Collected data
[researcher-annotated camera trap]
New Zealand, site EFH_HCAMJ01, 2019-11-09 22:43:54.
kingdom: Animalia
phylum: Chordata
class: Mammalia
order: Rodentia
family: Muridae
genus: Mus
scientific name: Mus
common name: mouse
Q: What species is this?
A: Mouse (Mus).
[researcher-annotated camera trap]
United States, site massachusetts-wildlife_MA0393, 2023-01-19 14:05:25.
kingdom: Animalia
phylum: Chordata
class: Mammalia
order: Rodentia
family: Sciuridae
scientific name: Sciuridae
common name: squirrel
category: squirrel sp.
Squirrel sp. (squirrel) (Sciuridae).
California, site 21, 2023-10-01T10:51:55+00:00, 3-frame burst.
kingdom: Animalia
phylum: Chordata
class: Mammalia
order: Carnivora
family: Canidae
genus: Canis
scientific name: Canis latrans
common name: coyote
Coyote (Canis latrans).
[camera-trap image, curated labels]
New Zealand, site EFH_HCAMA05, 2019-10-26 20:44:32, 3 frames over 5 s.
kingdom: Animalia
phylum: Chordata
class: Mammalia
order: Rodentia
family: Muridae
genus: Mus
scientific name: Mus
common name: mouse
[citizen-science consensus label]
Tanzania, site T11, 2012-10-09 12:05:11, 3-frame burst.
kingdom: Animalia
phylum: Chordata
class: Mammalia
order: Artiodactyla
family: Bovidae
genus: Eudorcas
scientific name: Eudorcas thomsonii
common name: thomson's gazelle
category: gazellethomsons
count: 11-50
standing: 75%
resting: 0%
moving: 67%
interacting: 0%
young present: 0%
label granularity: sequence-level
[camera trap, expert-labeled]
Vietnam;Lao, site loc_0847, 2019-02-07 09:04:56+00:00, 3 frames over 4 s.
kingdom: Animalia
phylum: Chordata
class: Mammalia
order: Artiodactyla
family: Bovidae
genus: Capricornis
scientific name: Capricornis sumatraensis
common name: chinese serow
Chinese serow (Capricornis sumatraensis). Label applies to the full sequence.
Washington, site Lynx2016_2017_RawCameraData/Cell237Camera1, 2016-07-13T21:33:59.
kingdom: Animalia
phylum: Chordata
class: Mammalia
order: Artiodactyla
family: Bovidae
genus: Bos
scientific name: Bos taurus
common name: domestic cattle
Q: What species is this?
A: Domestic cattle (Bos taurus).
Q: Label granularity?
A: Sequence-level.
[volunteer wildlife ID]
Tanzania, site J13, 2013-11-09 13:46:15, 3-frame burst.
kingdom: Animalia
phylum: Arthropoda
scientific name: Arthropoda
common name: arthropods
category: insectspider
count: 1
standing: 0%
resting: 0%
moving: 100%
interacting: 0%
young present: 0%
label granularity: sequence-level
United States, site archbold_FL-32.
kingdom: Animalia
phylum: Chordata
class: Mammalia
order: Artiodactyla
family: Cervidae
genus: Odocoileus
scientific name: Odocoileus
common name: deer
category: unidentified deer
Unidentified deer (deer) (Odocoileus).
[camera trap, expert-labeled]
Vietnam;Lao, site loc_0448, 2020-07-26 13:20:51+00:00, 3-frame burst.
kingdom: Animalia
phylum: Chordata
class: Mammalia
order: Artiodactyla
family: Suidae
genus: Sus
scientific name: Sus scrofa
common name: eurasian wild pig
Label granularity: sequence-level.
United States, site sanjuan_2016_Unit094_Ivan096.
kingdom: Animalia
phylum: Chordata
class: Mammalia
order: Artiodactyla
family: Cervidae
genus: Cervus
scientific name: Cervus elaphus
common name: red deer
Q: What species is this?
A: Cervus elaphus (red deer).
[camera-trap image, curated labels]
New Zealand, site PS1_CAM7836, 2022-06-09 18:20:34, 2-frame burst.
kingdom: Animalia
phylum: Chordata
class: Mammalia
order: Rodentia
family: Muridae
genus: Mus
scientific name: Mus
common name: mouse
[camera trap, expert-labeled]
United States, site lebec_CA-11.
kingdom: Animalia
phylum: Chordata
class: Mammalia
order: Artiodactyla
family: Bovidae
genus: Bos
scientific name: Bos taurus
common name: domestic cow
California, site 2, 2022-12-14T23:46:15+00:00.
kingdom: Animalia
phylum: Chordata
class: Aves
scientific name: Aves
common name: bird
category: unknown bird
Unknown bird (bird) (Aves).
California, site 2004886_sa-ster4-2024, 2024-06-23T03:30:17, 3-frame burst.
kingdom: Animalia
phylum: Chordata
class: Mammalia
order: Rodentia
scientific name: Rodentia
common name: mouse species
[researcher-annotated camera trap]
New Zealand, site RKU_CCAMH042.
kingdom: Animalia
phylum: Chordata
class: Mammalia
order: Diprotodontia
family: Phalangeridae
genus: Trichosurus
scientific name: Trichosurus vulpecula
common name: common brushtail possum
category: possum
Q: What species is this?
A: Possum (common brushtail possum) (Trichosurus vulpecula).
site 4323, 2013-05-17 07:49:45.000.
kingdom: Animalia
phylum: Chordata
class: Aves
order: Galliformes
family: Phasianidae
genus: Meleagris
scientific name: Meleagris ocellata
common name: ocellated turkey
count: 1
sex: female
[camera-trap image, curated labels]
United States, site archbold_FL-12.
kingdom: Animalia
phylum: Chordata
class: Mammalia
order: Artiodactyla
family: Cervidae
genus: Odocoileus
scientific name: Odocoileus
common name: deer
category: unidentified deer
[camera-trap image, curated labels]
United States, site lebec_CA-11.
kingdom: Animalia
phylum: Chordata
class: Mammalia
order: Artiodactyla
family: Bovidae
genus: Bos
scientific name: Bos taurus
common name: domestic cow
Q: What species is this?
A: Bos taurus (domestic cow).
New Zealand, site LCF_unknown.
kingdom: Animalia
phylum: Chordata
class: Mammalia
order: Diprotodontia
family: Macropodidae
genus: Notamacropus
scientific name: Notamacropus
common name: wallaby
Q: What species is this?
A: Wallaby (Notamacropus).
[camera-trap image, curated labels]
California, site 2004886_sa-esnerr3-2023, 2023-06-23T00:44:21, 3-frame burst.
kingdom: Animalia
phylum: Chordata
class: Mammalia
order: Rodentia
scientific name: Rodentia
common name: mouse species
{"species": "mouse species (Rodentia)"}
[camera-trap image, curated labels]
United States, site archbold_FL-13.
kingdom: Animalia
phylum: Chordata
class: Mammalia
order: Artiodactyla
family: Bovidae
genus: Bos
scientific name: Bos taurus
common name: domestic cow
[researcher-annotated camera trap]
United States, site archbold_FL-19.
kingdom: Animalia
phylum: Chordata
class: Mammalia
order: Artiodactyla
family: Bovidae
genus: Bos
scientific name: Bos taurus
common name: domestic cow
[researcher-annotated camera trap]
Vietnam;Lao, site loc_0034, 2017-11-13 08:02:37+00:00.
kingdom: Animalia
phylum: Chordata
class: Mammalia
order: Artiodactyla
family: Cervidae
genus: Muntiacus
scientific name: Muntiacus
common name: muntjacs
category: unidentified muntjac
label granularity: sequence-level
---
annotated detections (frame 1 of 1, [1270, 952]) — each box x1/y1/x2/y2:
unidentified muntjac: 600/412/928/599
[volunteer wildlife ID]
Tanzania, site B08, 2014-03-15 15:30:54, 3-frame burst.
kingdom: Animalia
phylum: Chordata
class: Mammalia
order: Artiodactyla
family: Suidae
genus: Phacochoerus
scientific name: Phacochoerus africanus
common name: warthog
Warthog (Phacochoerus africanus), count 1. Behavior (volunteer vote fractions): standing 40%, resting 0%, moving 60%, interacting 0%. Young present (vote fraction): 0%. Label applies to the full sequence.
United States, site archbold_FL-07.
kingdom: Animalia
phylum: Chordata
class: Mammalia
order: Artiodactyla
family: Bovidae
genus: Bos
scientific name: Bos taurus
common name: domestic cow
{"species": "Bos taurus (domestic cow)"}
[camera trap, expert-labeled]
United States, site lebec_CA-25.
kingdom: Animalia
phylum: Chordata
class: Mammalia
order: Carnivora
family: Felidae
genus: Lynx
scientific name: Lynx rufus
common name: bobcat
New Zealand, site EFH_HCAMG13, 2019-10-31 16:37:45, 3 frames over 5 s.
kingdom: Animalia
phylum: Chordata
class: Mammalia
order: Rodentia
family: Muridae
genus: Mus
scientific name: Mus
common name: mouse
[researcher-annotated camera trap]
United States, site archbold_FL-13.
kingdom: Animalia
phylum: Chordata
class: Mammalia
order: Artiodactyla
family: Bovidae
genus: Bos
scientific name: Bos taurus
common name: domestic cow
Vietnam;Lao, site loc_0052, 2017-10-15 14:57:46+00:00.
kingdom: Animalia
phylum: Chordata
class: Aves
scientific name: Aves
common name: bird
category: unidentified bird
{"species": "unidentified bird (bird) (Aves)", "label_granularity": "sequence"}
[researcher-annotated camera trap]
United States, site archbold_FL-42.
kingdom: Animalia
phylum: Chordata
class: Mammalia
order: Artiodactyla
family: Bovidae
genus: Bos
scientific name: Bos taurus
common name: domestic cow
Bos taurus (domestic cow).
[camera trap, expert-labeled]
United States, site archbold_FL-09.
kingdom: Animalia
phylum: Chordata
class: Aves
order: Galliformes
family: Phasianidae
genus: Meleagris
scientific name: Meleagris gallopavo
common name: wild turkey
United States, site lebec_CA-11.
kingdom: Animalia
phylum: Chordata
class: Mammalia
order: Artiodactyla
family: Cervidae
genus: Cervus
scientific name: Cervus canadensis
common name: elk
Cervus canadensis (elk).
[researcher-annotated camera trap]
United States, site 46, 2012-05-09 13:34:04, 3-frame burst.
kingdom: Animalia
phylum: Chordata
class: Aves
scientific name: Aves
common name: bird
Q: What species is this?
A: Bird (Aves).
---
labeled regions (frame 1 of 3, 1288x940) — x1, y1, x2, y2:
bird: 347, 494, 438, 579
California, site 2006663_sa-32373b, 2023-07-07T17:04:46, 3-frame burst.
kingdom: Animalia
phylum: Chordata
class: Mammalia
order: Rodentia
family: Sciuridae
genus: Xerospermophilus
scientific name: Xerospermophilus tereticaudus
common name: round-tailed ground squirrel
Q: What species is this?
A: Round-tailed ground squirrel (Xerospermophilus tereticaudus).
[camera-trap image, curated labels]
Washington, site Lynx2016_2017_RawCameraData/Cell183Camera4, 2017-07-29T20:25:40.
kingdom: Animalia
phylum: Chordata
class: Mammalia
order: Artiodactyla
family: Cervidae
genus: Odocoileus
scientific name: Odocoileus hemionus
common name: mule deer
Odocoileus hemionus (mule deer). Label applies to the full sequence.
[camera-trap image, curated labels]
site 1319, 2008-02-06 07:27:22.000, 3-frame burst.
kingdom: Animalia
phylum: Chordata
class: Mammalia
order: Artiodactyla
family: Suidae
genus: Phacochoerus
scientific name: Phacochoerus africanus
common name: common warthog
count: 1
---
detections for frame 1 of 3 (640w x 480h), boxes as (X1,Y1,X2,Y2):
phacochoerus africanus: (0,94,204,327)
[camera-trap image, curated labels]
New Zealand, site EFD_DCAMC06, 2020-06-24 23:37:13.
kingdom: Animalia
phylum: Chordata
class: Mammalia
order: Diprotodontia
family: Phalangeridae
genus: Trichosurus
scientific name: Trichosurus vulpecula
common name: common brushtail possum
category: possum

ACTION ITEM. Find the word "Washington" in the entries and show each line where it is found.

ANSWER TO THIS EXERCISE.
Washington, site Lynx2016_2017_RawCameraData/Cell237Camera1, 2016-07-13T21:33:59.
Washington, site Lynx2016_2017_RawCameraData/Cell183Camera4, 2017-07-29T20:25:40.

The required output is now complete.